Hi,
I am trying implement a kernel for one of our applications in CUDA, for that I am attempting to use CUDA cooperative groups for grid synchronization. The code below re-creates the problem that I am facing. When I run the code below with cuda-memcheck, it gives the misaligned memory address error. Can anyone please shed some light on what I am doing wrong here?
Also, is it possible to use cooperative groups for grid synchronization without unified memory? If I run the same code without unified memory, it crashes. I could not find anything related to this in the programming guide.
Also if anyone could point me towards a tutorial about using cooperative groups for grid synchronization that would be great!

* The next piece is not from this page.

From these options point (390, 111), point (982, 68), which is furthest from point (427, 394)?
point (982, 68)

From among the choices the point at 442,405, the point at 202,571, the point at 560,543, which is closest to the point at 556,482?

For compilation please use: nvcc --std=c++11 -rdc=true -arch=sm_61 -g -G coop.cu
I am using CUDA 10.2 on Titan X pascal GPU
#include <iostream>
#include <cooperative_groups.h>
#define matSize 2048
#define cudaErrchk(ans) \
{ \
gpuAssert((ans), __FILE__, __LINE__); \
}
inline void
gpuAssert(cudaError_t code, const char* file, int line, bool abort = true)
{
if(code != cudaSuccess)
{
fprintf(stderr, "GPUassert: %s %s %d\n", cudaGetErrorString(code), file, line);
if(abort)
exit(code);
}
}
__global__ void matSum(int *a, int*b, int*sum){
auto g = cooperative_groups::this_grid();
if(g.thread_rank() < matSize)
sum[g.thread_rank()] = a[g.thread_rank()] + b[g.thread_rank()];
}
int main(){
int *h_test;
int *d_a, *d_b, *d_sum;
cudaDeviceProp deviceProp;
int devID = 0;
cudaGetDeviceProperties(&deviceProp, devID);
if (deviceProp.cooperativeLaunch) {
// if coop groups supported
std::cout<<"supports coop groups"<<std::endl;
}
h_test = new int[matSize];
cudaErrchk(cudaMallocManaged(&d_a, matSize*sizeof(int)));
cudaErrchk(cudaMallocManaged(&d_b, matSize*sizeof(int)));
cudaErrchk(cudaMallocManaged(&d_sum, matSize*sizeof(int)));
cudaErrchk(cudaDeviceSynchronize());
for(int i = 0; i < matSize; i++){
d_a[i] = 10;
d_b[i] = 20;
h_test[i] = d_a[i]+d_b[i];
}
void *kernelArgs[] = {d_a, d_b, d_sum};
cudaErrchk(cudaLaunchCooperativeKernel(
(void*)matSum,
2,
1024,
kernelArgs
));
cudaErrchk(cudaDeviceSynchronize());
//h_sum = *d_sum;
int error = 0;
for(int i = 0; i < matSize; i++){
if(d_sum[i] != h_test[i]){
error++;
}
}
if(error > 0){
std::cout<<"errors:"<<error<<std::endl;
}else{
std::cout<<"no errors"<<std::endl;
}
cudaErrchk(cudaFree(d_a));
cudaErrchk(cudaFree(d_b));
cudaErrchk(cudaFree(d_sum));
}
Thanks.